He had complications from lymphoma, said his former communications director Bob Stevenson.

Rudman, an Army combat veteran of the Korean War and former New Hampshire attorney general, was first elected to Congress in 1980.

After not seeking re-election in 1992, Rudman remained a presence in Washington as a member of several blue-ribbon panels investigating terrorism and financial irregularities. In February 2001, seven months before the Sept. 11 attacks, a panel led by Rudman and former Sen. Gary Hart, D-Colo., warned of a probable terrorist strike on U.S. soil within 25 years. The panel called for the creation of a “homeland security agency,” which occurred in 2002.

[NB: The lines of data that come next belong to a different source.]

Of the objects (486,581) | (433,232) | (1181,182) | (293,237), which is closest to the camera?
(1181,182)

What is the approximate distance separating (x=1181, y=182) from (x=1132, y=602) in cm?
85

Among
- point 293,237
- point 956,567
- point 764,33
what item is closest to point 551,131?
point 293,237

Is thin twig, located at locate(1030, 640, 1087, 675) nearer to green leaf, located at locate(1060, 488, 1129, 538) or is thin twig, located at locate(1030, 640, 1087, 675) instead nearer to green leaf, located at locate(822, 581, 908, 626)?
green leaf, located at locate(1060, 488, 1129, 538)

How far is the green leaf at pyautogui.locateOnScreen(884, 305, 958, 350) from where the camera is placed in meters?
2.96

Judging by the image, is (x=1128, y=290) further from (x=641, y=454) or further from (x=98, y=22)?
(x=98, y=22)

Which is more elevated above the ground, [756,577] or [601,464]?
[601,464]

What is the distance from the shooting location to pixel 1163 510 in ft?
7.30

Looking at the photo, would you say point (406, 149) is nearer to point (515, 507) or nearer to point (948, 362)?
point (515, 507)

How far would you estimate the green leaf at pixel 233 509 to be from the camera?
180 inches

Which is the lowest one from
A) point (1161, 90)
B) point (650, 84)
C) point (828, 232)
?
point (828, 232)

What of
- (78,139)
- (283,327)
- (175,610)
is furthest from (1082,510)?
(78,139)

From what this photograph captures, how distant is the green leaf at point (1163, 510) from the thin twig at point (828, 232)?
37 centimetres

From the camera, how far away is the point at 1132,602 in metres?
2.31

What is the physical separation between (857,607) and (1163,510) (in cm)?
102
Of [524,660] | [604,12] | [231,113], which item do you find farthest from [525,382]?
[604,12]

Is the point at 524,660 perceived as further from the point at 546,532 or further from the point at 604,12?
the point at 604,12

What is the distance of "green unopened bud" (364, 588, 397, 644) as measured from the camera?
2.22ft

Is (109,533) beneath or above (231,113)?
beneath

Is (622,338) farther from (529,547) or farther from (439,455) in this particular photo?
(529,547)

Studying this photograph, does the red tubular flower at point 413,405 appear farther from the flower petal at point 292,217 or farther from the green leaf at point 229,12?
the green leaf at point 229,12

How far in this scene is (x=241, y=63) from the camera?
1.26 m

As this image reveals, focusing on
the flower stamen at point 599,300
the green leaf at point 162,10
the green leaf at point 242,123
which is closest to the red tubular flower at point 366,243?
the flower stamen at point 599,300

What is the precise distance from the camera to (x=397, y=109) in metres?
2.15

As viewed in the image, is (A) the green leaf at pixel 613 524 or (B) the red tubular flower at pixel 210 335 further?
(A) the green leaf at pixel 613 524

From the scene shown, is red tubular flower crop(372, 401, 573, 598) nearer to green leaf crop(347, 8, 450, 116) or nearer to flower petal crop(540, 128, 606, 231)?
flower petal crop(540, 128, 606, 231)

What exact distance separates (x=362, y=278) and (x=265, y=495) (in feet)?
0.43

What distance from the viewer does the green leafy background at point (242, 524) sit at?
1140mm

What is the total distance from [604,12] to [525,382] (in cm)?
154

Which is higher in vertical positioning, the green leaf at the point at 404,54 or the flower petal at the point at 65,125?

During his first years in the Senate, Rudman was a reliable supporter of the policies of President Ronald Reagan. But the senator soon began to exhibit an independent streak not limited by partisan loyalty.

He was a sponsor of the landmark budget-cutting legislation known as the Gramm-Rudman-Hollings Act. He grilled Oliver North and other Reagan administration operatives involved in the Iran-Contra arms-for-hostages deal; questioned fellow senators involved in the Keating Five savings-and-loan scandal; and successfully promoted the nomination of his New Hampshire protege, David Souter, to the U.S. Supreme Court in 1990.

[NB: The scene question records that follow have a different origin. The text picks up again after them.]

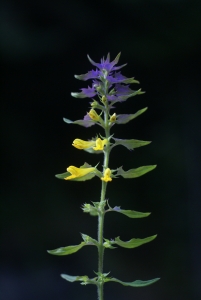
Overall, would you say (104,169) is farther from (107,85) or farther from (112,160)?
(112,160)

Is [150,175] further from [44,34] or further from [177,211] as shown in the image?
[44,34]

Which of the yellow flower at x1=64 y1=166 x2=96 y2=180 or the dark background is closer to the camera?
the yellow flower at x1=64 y1=166 x2=96 y2=180

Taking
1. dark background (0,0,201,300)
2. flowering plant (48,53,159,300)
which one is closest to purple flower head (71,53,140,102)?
flowering plant (48,53,159,300)

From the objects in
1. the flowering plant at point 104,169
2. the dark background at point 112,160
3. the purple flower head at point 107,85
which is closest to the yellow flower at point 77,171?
the flowering plant at point 104,169

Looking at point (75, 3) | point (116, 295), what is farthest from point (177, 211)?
point (75, 3)

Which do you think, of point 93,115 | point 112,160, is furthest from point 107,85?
point 112,160

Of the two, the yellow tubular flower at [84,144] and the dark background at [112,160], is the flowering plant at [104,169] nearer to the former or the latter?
the yellow tubular flower at [84,144]

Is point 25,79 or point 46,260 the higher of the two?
point 25,79

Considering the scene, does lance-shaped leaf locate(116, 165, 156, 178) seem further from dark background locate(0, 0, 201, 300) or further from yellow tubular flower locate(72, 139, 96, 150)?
dark background locate(0, 0, 201, 300)
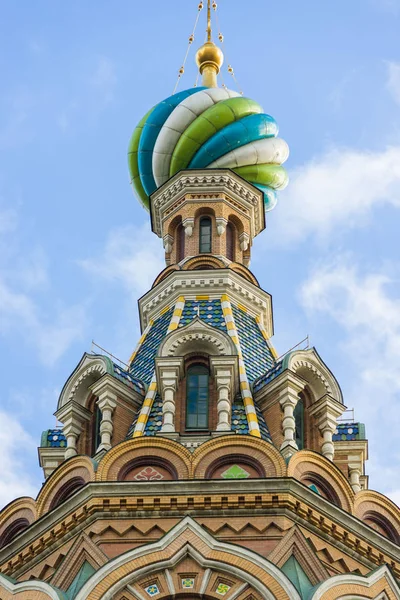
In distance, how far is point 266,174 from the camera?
122 feet

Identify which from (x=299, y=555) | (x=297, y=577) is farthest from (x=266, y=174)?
(x=297, y=577)

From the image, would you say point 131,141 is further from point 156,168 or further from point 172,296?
point 172,296

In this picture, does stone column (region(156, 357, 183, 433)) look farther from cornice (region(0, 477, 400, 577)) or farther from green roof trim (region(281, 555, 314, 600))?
green roof trim (region(281, 555, 314, 600))

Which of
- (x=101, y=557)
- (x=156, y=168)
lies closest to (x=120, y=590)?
(x=101, y=557)

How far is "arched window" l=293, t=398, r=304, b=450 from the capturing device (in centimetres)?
3038

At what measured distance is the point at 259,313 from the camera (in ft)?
111

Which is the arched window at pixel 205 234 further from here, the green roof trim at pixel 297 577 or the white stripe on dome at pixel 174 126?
the green roof trim at pixel 297 577

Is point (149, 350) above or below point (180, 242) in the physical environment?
below

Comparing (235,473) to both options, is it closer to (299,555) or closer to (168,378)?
(299,555)

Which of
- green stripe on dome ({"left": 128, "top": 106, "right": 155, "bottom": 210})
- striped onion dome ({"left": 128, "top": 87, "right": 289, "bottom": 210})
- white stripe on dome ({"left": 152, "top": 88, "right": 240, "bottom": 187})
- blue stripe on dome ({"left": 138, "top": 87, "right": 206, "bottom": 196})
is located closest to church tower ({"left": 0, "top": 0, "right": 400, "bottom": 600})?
Answer: striped onion dome ({"left": 128, "top": 87, "right": 289, "bottom": 210})

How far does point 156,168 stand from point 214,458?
34.7 ft

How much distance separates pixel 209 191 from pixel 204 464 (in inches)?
369

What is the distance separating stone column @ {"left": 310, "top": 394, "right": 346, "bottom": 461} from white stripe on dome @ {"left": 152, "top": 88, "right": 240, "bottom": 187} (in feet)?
26.4

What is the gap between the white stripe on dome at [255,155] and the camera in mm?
36531
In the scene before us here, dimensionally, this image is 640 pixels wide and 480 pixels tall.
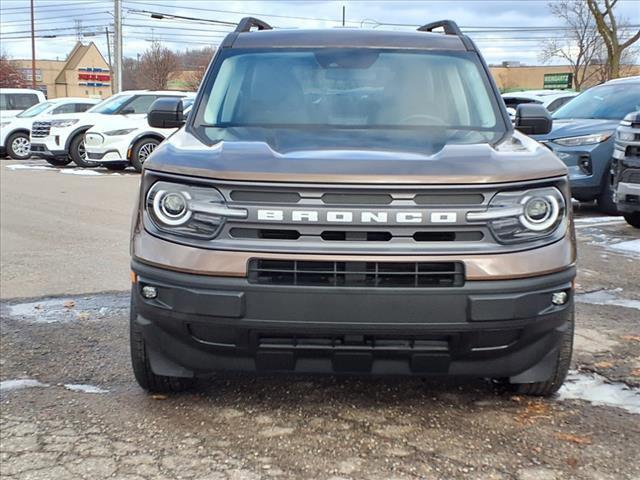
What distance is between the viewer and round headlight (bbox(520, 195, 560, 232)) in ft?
9.47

Rudman was among the first members of Congress to speak out about the rising federal debt and joined Sens. Phil Gramm, R-Texas, and Ernest Hollings, D-S.C., as principal sponsors of the Gramm-Rudman-Hollings Balanced Budget Act of 1985.

The act called for a balanced federal budget within six years and was the first substantive effort by Congress in modern times to compel reductions in the federal deficit.

Under Gramm-Rudman, automatic budget cuts would be imposed if certain spending limits were not met.

The bill passed but in 1986 was struck down by the Supreme Court on the grounds that it violated the separationof-powers doctrine of the Constitution.

An amended version of Gramm-Rudman was passed in 1987 and signed by Reagan. It was replaced by another bill in 1990 but, nonetheless, was considered a major step in drawing attention to the rising federal debt and the growing cost of entitlement programs.

Warren Bruce Rudman was born May 18, 1930, in Boston and grew up in Nashua, N.H.

His wife of 57 years, Shirley Wahl Rudman, died in 2010. A son, Alan Rudman, died in 2004.

Survivors include his wife since 2011, Margaret Shean Rudman of Washington; two daughters from his first marriage, Laura Rudman Robie of Amherst, N.H., and Debra Gilmore of Wayland, Mass.; two sisters, Jean Gale of Cape Neddick, Maine, and Carol Rudman of Washington; and three grandchildren.